Lawrence White, an economics professor at the University of Missouri-St. Louis, said Liberty Dollar supporters had a point in charging overreaction on the part of the federal government. The question to be asked of Liberty Dollars, he said, is whether they make any sense for customers to buy -- while the certificates may offer a hedge for those convinced that the dollar will go in the tank, they come with the obvious downside that it is difficult to find others willing to accept the Liberty Dollars as a legal tender (though not in Berryville, Ark., where, according to the chamber of commerce, about half of the town's 80 merchants accept Liberty Dollars.)But that choice should be up to Americans to make, White said. "Unless they think people are being defrauded, it seems absurd to me," he said of the raid. "The public ought to have a choice. Thank goodness we have an alternative to the post office."

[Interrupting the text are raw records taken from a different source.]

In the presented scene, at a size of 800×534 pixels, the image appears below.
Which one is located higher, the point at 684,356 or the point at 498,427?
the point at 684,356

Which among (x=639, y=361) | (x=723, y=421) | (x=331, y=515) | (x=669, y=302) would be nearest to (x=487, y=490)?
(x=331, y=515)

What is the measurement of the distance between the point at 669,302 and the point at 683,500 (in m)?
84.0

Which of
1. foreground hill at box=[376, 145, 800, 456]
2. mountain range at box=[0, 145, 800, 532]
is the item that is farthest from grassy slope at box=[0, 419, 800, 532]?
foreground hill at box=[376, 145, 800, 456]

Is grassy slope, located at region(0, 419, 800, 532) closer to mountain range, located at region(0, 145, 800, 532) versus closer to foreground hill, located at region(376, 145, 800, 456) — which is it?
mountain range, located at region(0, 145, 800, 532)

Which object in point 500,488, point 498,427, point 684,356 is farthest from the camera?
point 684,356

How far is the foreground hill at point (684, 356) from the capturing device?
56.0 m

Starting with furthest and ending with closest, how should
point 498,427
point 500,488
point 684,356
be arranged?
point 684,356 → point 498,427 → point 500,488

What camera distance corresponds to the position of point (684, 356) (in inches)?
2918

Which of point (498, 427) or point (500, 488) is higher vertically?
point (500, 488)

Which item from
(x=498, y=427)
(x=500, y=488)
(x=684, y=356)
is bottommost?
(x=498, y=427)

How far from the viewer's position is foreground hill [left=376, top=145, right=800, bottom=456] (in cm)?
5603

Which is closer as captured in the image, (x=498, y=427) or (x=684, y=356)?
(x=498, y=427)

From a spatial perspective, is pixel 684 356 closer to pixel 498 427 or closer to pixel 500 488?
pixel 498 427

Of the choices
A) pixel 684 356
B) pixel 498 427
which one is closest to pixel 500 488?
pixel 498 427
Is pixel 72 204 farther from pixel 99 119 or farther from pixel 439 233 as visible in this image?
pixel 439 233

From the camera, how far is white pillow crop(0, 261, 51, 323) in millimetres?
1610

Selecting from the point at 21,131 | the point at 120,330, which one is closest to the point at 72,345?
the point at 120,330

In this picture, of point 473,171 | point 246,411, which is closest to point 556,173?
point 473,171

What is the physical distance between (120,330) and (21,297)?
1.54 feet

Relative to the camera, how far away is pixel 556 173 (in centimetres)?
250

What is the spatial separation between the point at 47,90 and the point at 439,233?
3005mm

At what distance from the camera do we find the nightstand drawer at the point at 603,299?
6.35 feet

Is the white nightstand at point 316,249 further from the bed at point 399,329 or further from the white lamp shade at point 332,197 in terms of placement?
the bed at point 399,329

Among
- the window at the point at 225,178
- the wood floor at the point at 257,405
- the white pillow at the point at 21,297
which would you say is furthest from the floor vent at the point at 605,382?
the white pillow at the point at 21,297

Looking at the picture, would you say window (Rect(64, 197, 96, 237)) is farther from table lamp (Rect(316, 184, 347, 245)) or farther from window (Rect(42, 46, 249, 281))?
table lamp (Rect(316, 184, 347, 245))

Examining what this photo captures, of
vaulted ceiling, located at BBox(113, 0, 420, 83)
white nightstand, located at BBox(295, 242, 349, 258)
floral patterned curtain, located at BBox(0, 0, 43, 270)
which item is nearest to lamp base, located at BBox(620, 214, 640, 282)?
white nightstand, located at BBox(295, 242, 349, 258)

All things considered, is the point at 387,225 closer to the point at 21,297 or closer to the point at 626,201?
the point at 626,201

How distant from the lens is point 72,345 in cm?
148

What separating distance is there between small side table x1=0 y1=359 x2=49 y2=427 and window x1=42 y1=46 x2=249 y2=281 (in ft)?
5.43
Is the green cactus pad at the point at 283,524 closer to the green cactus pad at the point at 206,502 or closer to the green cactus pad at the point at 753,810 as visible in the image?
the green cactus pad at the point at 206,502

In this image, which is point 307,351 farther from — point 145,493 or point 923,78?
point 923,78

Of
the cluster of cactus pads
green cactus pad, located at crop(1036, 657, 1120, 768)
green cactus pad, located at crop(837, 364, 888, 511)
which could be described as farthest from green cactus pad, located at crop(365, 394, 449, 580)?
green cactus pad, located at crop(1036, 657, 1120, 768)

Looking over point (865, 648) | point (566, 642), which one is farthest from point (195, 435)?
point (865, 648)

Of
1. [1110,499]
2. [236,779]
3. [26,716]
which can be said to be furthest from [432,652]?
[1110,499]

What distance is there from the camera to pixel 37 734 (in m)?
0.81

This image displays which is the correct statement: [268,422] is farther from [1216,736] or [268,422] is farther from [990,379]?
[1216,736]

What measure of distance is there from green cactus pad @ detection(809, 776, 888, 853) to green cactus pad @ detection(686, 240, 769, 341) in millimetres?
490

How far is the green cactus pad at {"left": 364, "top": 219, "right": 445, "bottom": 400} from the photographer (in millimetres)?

A spokesman for the U.S. Mint responded to questions today by pointing reporters to the "consumer alerts" portion of its Web site, which carries warnings against using Liberty Dollars alongside warnings against mistaking as legitimate currency coins including: "Silver surfer" quarters created to help market the Fox movie "Fantastic Four: Rise of the Silver Surfer"; a "Freedom Tower Silver Dollar" originating from the Commonwealth of the Northern Mariana Islands; and an "Elvis Presley 25th Anniversary Tennessee State Quarter Tribute."
A Paul campaign spokesman, Jesse Benton, today reiterated that the campaign has no connection with the Ron Paul Dollars (though supporters have taken pictures of grinning Paul next to the coins.) He said the campaign is seeing an "uptick" in Web site visits and contributions following reports of the raid. The real test of the campaign's fundraising strength, though, will come next month, when supporters are organizing another one-day fundraising "bomb" timed with the anniversary of the Boston Tea Party.
Von NotHaus is doing his part, urging on his Web site (which he says has seen a huge spike in traffic) that supporters respond to the raid by contributing to Paul, as well as urging them to sign up as part of a class-action lawsuit against the federal government over the coin seizures. He is biding his time at his home in Miami, expecting to be arrested and indicted some time in the near future. In fact, he said today that he is kind of hoping that the government makes its move sooner than later, so eager is he to make a stand on the part of sound money theories.
"I'm sure I'm going to be arrested, and I'd be disappointed if I'm not," he said. "I want to get going. I think it's going to be exciting."